Lainey cocks her head. A smile spreads across her mouth, wicked and cruel. “I know what that means.”
The headmaster makes a noise low in her throat, and when I look over, her eyes are wide with more fright than I’ve ever seen on her face before. “You can’t.” She grabs my hand and squeezes, looks over to Yohan. “We can’t let her."
Dropping the black energy around her, Lainey turns—not away from us, but towards something else, another, easier goal.
Because the alarm in the watchtower just announced the location of a freshly created, newborn phoenix—a special phoenix, if the headmaster's pale face is any indication, her eyes darting helplessly in Lainey's direction as the Grim manipulates time to move impossibly fast.
"We have to stop her," the headmaster says. "That wasn't just any heart. My niece's induction ceremony was tonight, and if the alarm went off, that means another Red Phoenix has just been born."
Chapter 33
We run so fast I think my lungs might burst, ushered along in the time
slipstream I create with my Grim powers. Our path takes us past the charred remains of the Grims we killed, the Risen with their mangled bodies, destroyed Grim cells, and a few hapless-looking prisoners still stuck behind bars.
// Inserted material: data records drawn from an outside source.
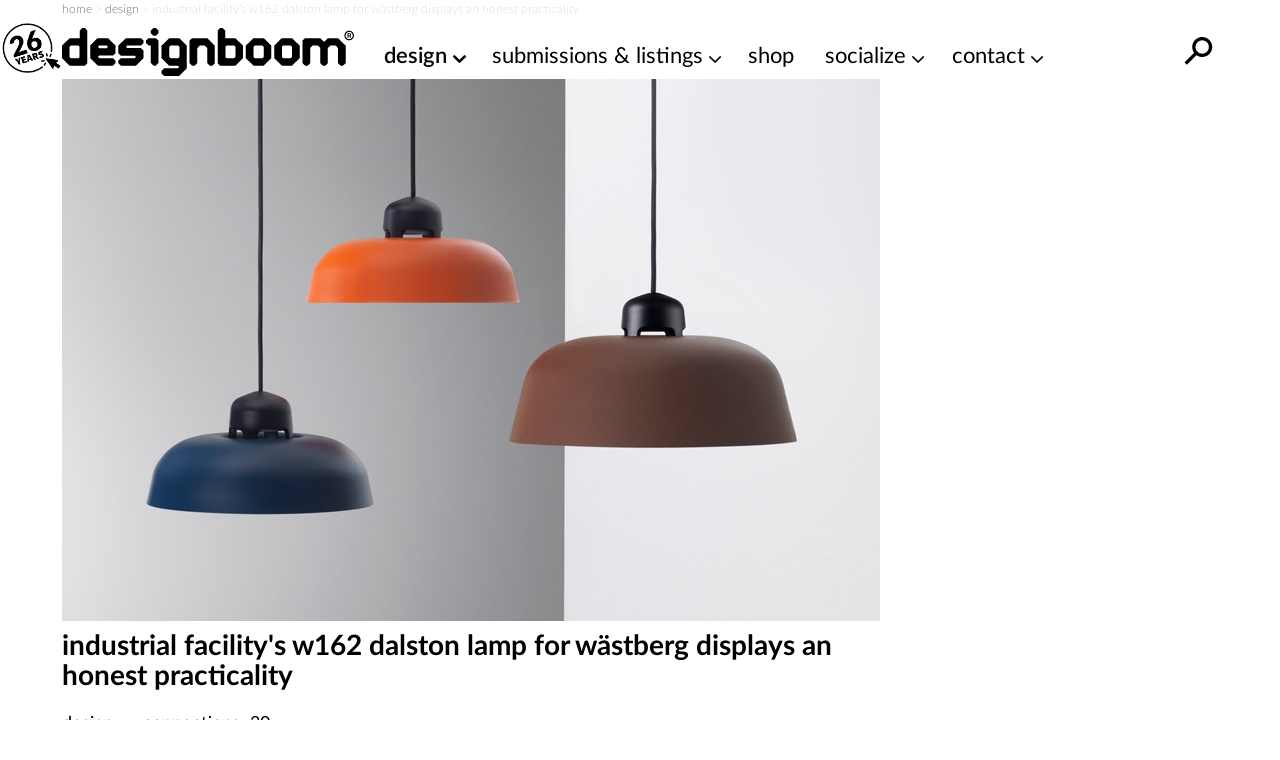

--- FILE ---
content_type: text/html; charset=utf-8
request_url: https://www.google.com/recaptcha/api2/aframe
body_size: 269
content:
<!DOCTYPE HTML><html><head><meta http-equiv="content-type" content="text/html; charset=UTF-8"></head><body><script nonce="Zk2MaKHDLwe8q0X4ft1U6Q">/** Anti-fraud and anti-abuse applications only. See google.com/recaptcha */ try{var clients={'sodar':'https://pagead2.googlesyndication.com/pagead/sodar?'};window.addEventListener("message",function(a){try{if(a.source===window.parent){var b=JSON.parse(a.data);var c=clients[b['id']];if(c){var d=document.createElement('img');d.src=c+b['params']+'&rc='+(localStorage.getItem("rc::a")?sessionStorage.getItem("rc::b"):"");window.document.body.appendChild(d);sessionStorage.setItem("rc::e",parseInt(sessionStorage.getItem("rc::e")||0)+1);localStorage.setItem("rc::h",'1769004786632');}}}catch(b){}});window.parent.postMessage("_grecaptcha_ready", "*");}catch(b){}</script></body></html>

--- FILE ---
content_type: text/plain
request_url: https://rtb.openx.net/openrtbb/prebidjs
body_size: -84
content:
{"id":"51d3fc79-4bcb-4232-8c65-b7f82e0055e4","nbr":0}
I can’t stop thinking about what Meyer told me. Four lives. An unfair sacrifice to demand just to kill one murderous woman—a sacrifice we wouldn’t have to make if no one had ever put that phoenix heart in her chest in the first place.
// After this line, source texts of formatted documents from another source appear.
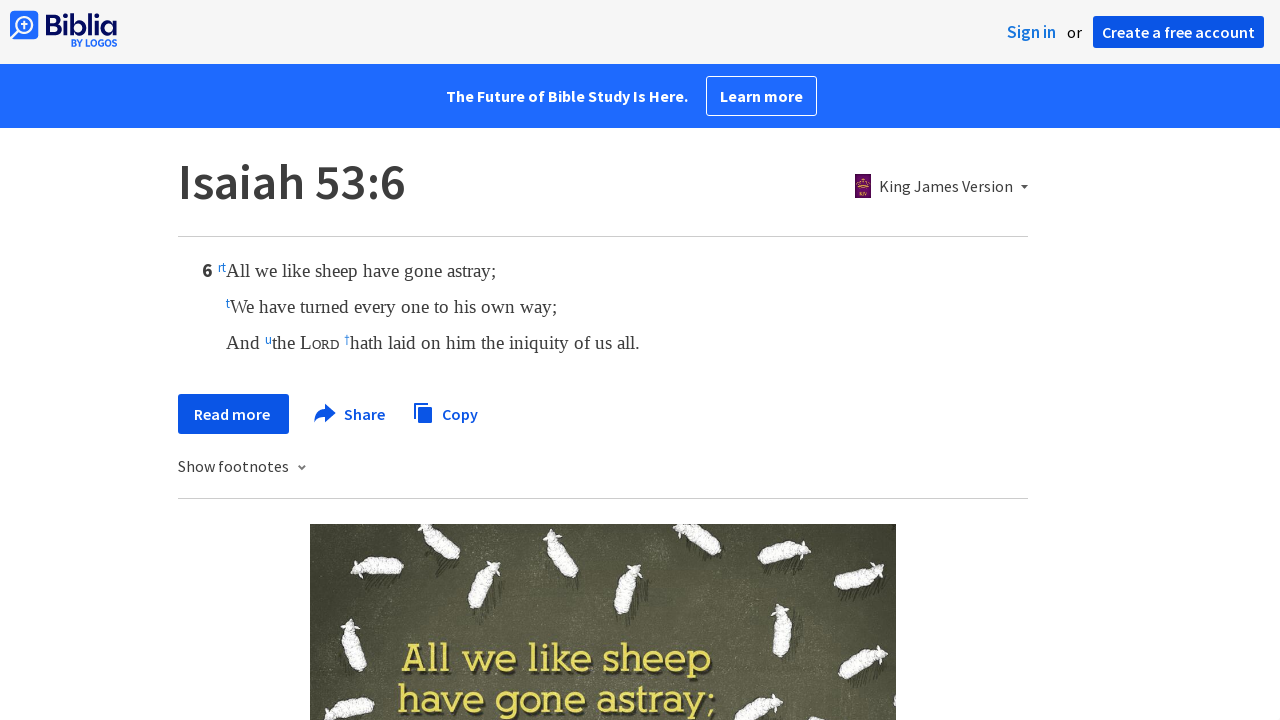

--- FILE ---
content_type: text/html; charset=utf-8
request_url: https://www.google.com/recaptcha/api2/aframe
body_size: 268
content:
<!DOCTYPE HTML><html><head><meta http-equiv="content-type" content="text/html; charset=UTF-8"></head><body><script nonce="97-CZ3lxwgWB6o-MbeUN_A">/** Anti-fraud and anti-abuse applications only. See google.com/recaptcha */ try{var clients={'sodar':'https://pagead2.googlesyndication.com/pagead/sodar?'};window.addEventListener("message",function(a){try{if(a.source===window.parent){var b=JSON.parse(a.data);var c=clients[b['id']];if(c){var d=document.createElement('img');d.src=c+b['params']+'&rc='+(localStorage.getItem("rc::a")?sessionStorage.getItem("rc::b"):"");window.document.body.appendChild(d);sessionStorage.setItem("rc::e",parseInt(sessionStorage.getItem("rc::e")||0)+1);localStorage.setItem("rc::h",'1768930623049');}}}catch(b){}});window.parent.postMessage("_grecaptcha_ready", "*");}catch(b){}</script></body></html>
Her father must have been a truly evil or hopelessly naive man to resurrect his own daughter with the flesh of another’s life.
But then again, Grims have never shown themselves to be anything but bloodthirsty. Which is why we have to end this invasion right now, or the bloodshed will be unimaginable.
“Almost there!”
“I’ve got my grenades ready.” Mateo pats his hip, a fierce look on his face. “Let’s blow this chick wide open.”
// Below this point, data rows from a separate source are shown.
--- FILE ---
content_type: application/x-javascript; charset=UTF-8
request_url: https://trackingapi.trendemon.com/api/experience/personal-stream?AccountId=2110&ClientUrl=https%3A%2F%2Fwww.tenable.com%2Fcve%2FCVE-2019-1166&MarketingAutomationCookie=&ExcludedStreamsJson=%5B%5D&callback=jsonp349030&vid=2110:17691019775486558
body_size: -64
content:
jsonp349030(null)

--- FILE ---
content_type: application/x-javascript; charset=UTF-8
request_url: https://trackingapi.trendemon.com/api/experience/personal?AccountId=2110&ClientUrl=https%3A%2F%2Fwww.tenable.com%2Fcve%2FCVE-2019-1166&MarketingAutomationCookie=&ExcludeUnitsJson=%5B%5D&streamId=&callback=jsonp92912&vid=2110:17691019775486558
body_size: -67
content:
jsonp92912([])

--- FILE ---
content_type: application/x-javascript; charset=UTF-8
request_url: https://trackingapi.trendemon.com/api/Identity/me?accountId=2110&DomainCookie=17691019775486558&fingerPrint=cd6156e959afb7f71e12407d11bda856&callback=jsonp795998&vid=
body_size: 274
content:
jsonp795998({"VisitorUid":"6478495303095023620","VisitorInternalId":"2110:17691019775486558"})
“Let me do the spell first,” I remind him. “We’ve got four lives to sacrifice.”
Three of my own, and one of the headmaster’s. Let’s hope it goes more smoothly than everything else has so far tonight.
As we reach the exit of the prison complex in my time stream, slipping along as fast as we can go, I feel a twinge of danger at the center of my rib cage. My senses tell me that Lainey, a powerful Grim with hundreds of years of experience, has beaten us to the punch.
She's gotten to the campus.
And it won't take her long to get to the watchtower, find where that newborn phoenix is, and head in their direction—taking out countless shifters on her way, maybe even a spare heart or two for her dark spells.
I force my powers to their absolute max, knowing that this is our one and only chance to stop Lainey from getting a powerful, newborn heart that will no doubt last her an impossibly long time. As long as she's out there, with her influence over other Grim clans and ability to use dark magic even on campus, this place will never truly be safe.